Serious health hazard — severe chronic or systemic effects

Reserved for the highest severity risks or those with long-term effects: carcinogenicity (potential to cause cancer), mutagenicity (heritable genetic damage), reproductive toxicity (affects fertility, the foetus, or is transmitted through breast milk), respiratory sensitisation (occupational asthma), specific target organ toxicity (liver, kidneys, nervous system after single or repeated exposure), and aspiration hazard (risk of chemical pneumonia). Many of these diseases manifest years after the original exposure.

 

Acute toxicity — risk of death or immediate serious harm

The most universally recognised hazard symbol. In the GHS, it specifically signals acute toxicity of high severity: the substance may be fatal or cause very serious harm if swallowed, inhaled, or absorbed through the skin, even in small amounts. The risk is immediate. The distinction between this pictogram, the exclamation mark, and the health hazard symbol reflects three radically different levels of urgency and severity.

 

ENVIRONMENTAL HAZARDS

 

 

Hazardous to the aquatic environment

The only pictogram focused on the ecosystem rather than direct human health. Signals substances with aquatic ecotoxicity — they may cause acute harmful effects (death of fish, algae, microorganisms) or chronic effects (disruption of reproduction, bioaccumulation, persistence in the environment). A reminder that the safe management of chemicals is also environmental pollution prevention.

 

  The distinction between the three health pictograms is critical: the exclamation mark indicates moderate effects; the health hazard symbol signals serious or chronic disease; the skull and crossbones alerts to acute toxicity with immediate risk of death. Confusing them can have lethal consequences.

From symbol to action: training and a safety culture

Attaching a correct label to a container is the minimum requirement. The true value of the GHS system is realised when workers understand — not merely recognise — what each pictogram means: what type of hazard it represents, which personal protective equipment (PPE) is required, how to store and handle the product safely, and how to respond in an emergency.

Specific, ongoing training adapted to each role is the precondition for these symbols to fulfil their preventive function. Without it, the visual language of the GHS loses much of its effectiveness.

Complementarily, the product's Safety Data Sheet (SDS) provides detailed technical information — composition, physicochemical properties, first aid measures, storage instructions — which must be readily accessible in the workplace and which personnel must know how to consult.

Legal obligations: the GHS in regulation

The correct application of the GHS is not optional. In the European Union, the CLP Regulation (EC 1272/2008) transposes GHS criteria into the European regulatory framework, and is mandatory for the classification, labelling, and packaging of chemical substances and mixtures. In the United Kingdom, the retained CLP legislation maintains equivalent requirements post-Brexit. Internationally, analogous systems in Brazil, the United States (OSHA HazCom), and many other countries impose similar obligations.

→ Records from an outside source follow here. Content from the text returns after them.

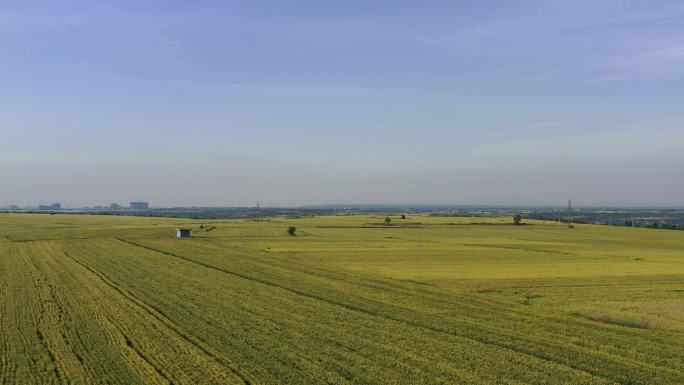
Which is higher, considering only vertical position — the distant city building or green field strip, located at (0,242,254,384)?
the distant city building

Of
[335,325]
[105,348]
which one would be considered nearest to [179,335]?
[105,348]

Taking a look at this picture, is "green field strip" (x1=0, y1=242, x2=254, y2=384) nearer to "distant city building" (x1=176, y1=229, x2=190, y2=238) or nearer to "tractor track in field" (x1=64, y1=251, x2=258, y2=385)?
"tractor track in field" (x1=64, y1=251, x2=258, y2=385)

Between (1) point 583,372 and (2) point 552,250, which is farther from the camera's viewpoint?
(2) point 552,250

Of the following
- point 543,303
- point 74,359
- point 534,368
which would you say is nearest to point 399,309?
point 543,303

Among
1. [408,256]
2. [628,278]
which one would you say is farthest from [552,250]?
[628,278]

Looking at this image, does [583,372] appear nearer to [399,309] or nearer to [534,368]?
[534,368]

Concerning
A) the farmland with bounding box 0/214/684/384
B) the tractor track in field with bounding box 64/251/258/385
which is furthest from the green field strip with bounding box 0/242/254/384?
the tractor track in field with bounding box 64/251/258/385

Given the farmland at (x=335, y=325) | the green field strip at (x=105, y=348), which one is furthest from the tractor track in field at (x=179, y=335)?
the green field strip at (x=105, y=348)

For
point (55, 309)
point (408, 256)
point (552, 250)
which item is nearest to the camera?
point (55, 309)

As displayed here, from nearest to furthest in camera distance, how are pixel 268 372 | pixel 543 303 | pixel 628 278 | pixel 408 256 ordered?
pixel 268 372 → pixel 543 303 → pixel 628 278 → pixel 408 256

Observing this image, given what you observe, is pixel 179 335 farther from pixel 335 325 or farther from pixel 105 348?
pixel 335 325
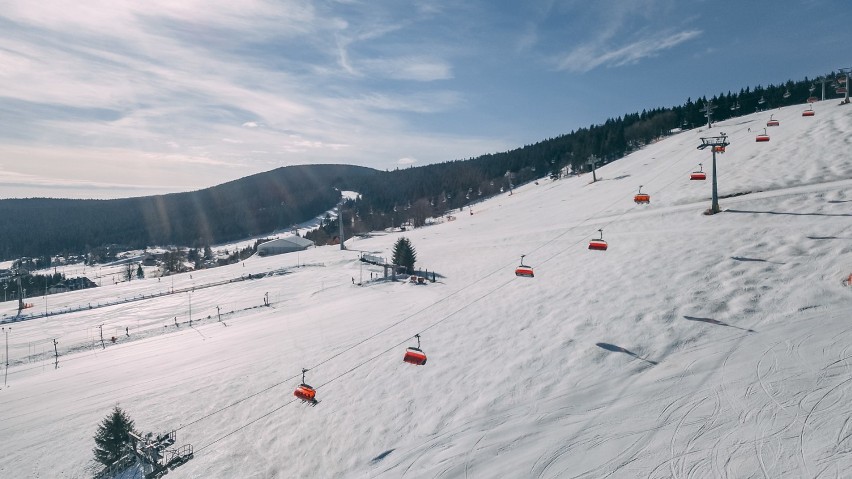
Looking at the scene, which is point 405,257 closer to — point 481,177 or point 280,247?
point 280,247

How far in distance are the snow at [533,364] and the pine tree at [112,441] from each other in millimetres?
1541

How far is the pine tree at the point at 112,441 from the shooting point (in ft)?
61.9

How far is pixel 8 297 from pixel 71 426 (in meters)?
92.6

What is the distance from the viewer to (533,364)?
67.7 feet

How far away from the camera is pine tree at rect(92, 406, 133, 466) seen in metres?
18.9

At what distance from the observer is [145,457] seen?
1847 cm

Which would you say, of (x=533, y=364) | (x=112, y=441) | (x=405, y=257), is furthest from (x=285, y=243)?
(x=533, y=364)

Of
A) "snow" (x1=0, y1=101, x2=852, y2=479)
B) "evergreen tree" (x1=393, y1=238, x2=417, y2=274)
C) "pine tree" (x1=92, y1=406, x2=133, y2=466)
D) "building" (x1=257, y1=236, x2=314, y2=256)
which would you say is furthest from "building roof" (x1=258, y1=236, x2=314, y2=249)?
"pine tree" (x1=92, y1=406, x2=133, y2=466)

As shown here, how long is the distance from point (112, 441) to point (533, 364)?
67.1 ft

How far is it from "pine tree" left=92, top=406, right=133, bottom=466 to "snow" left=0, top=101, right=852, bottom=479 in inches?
60.7

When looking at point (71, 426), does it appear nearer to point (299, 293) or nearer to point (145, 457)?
Result: point (145, 457)

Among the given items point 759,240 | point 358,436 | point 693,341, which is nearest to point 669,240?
point 759,240

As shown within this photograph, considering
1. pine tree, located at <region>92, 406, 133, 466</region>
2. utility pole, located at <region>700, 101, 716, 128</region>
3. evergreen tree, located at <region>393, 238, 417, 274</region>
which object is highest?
utility pole, located at <region>700, 101, 716, 128</region>

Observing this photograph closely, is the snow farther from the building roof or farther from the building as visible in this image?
the building roof
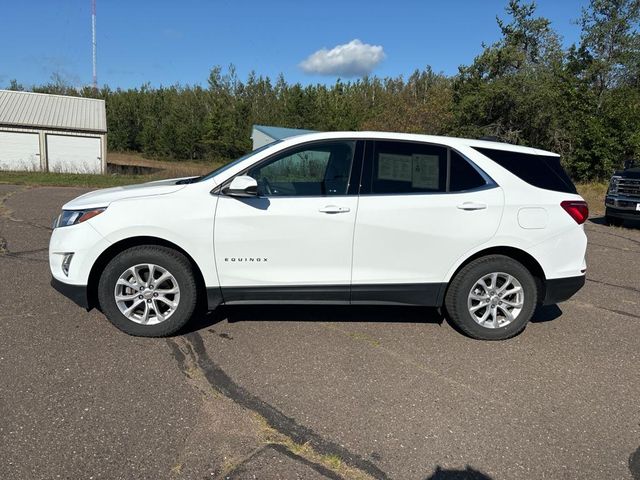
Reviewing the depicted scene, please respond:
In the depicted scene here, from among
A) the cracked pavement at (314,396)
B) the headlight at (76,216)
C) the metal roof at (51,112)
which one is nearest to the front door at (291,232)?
the cracked pavement at (314,396)

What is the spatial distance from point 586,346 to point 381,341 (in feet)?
6.17

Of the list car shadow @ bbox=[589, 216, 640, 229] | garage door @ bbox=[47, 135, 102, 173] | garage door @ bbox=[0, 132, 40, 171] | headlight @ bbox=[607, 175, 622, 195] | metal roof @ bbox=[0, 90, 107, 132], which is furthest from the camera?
garage door @ bbox=[47, 135, 102, 173]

Organisations that handle, store, or transport chemical products bear the legal responsibility to ensure that their labels are correct, that Safety Data Sheets are up to date and available, and that their personnel are appropriately trained.

The nine GHS pictograms are far more than drawings on a label. They are prevention tools that, correctly understood and applied, protect workers, consumers, and the environment. Their real effectiveness depends on training, a robust safety culture, and rigorous regulatory compliance. Recognising the symbol is the first step; understanding the hazard it represents and acting accordingly is what truly saves lives.